The Real Riches in the Hampton

Written By: Andrea Rose

As I sat on the Hampton Jitney to Amagansett for the first time, I was so excited to experience all that I had heard about the Hamptons: the beauty, the celebrities, and the exciting parties. However, no one had told me about the real riches in the Hamptons.

I’d moved to New York City at the age of twenty-six from my hometown of Philadelphia to study fashion at Parsons School of Design, after graduating from the University of Pennsylvania. One of the most popular topics of conversation at Parsons was the glamorous Hamptons. It wasn’t long before I discovered the Hampton Jitney, the direct bus to all the towns in the Hamptons. So one lovely spring day, I decided to do some exploring and booked a round-trip ticket to the East End.

By the time I arrived in Amagansett, I was starving, having not eaten breakfast. Since it was off-season, the area was very quiet, and only a few stores on Main Street were open. Across from the bus stop I found a deli. I decided to stop in before I began my day of exploration.

It looked like any typical small-town deli, with stools around the counter and small private booths. The deli was empty, and I took one of the stools. Before I knew it, a short, stocky woman wearing a white apron rushed to the counter from the back. With a wide smile, she said in a high-pitched voice, “What would you like to eat? I haven’t seen you here before. My name is Emily Cullum, and I own the deli.” Her bubbly personality made me feel immediately at ease. I told her I was new to the area and didn’t know what her specials were. In less time than it took for her to fix me her special tuna-salad sandwich, she invited me into her kitchen and started telling me all about the Hamptons and her life growing up there.

Her family had come from Nova Scotia in the early 1900s. Her father was a fisherman who had passed on, and her mother was an active eighty-year-old with whom she was very close. She told me stories of her childhood and how she’d loved growing up in the area. We spent hours talking and getting to know each other, and before I knew it, two hours had passed. I thanked her for her fabulous food, looking forward to visiting her deli again.

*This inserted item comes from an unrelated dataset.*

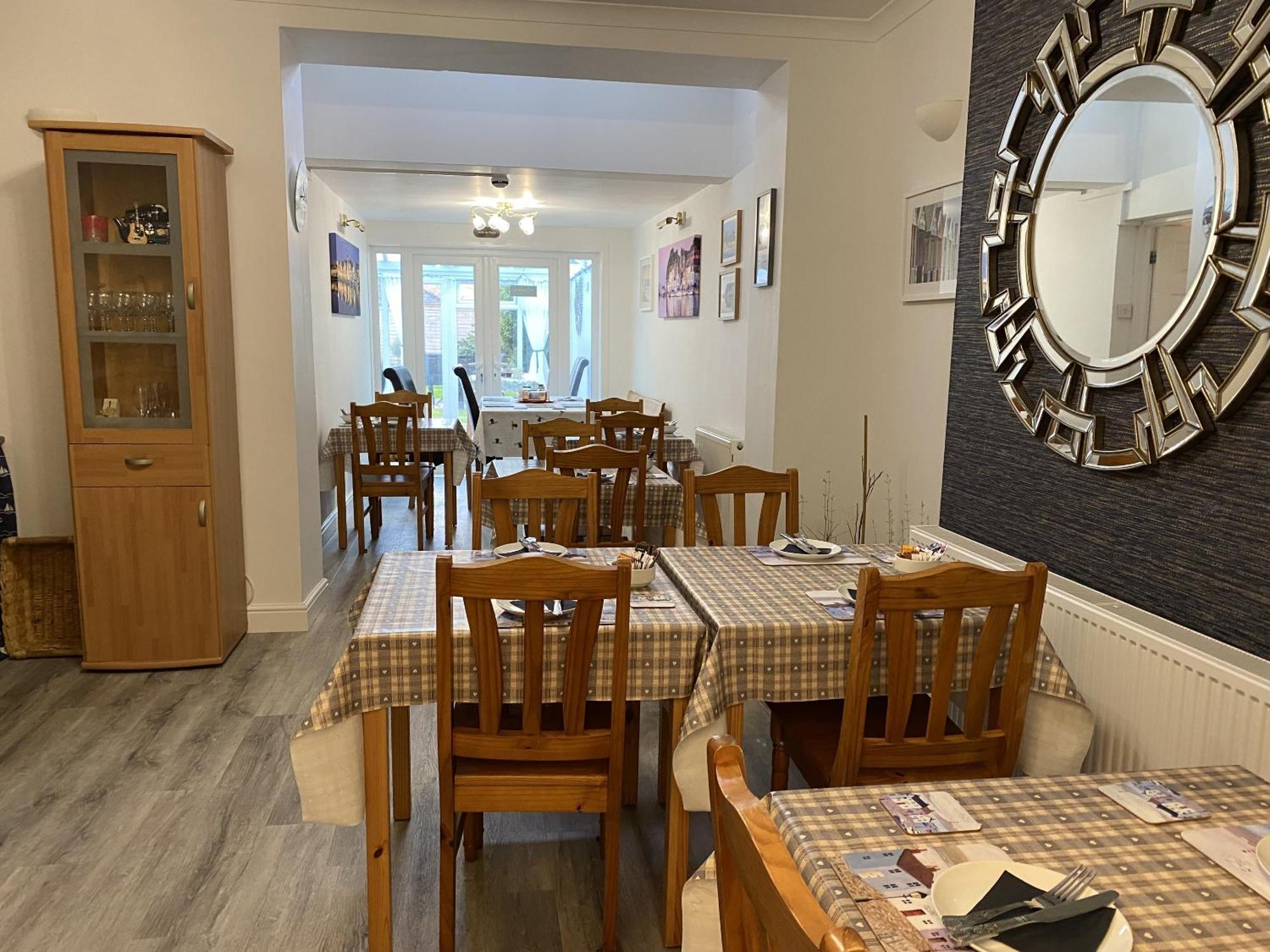 The Rosefield Hotel Weymouth Luaran gambar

Over the next several months, I took every chance I could to visit Amagansett and Emily’s deli. One weekend, Emily invited me to her home on Hedges Lane, where I met her children, Dell, Gail, Marilyn, and Diane. I started spending weekends with Emily and her children and, gradually, became one of the family.

Emily and I became close friends despite our different lives. She was going through a divorce, fighting the world on her own while raising four children and running a business. I was a fashion student trying to find my way in New York City without knowing anyone to help me navigate the rough road to success. This was an unusual alliance, but for both of us it brought support, caring, and love.

The years passed quickly, and our lives changed along with them. I became a fashion designer on Seventh Avenue, and Emily began traveling, having sold her business. Still, we kept in touch, and time seem to stand still whenever we spoke to each other, as it had the first time I visited her deli.

Emily is now retired and living back in Amagansett, happily spending time with her children and grandchildren. I have made my mark in the world of fashion, having been recognized as “Inventor of the Year” for an online system that revolutionized online shopping. Today, more than forty years after we first met, I am as close as ever with Emily and her family. The Hamptons feels like my second home, with the special love I have with my adopted Hamptons family—the greatest riches of all on the East End for me!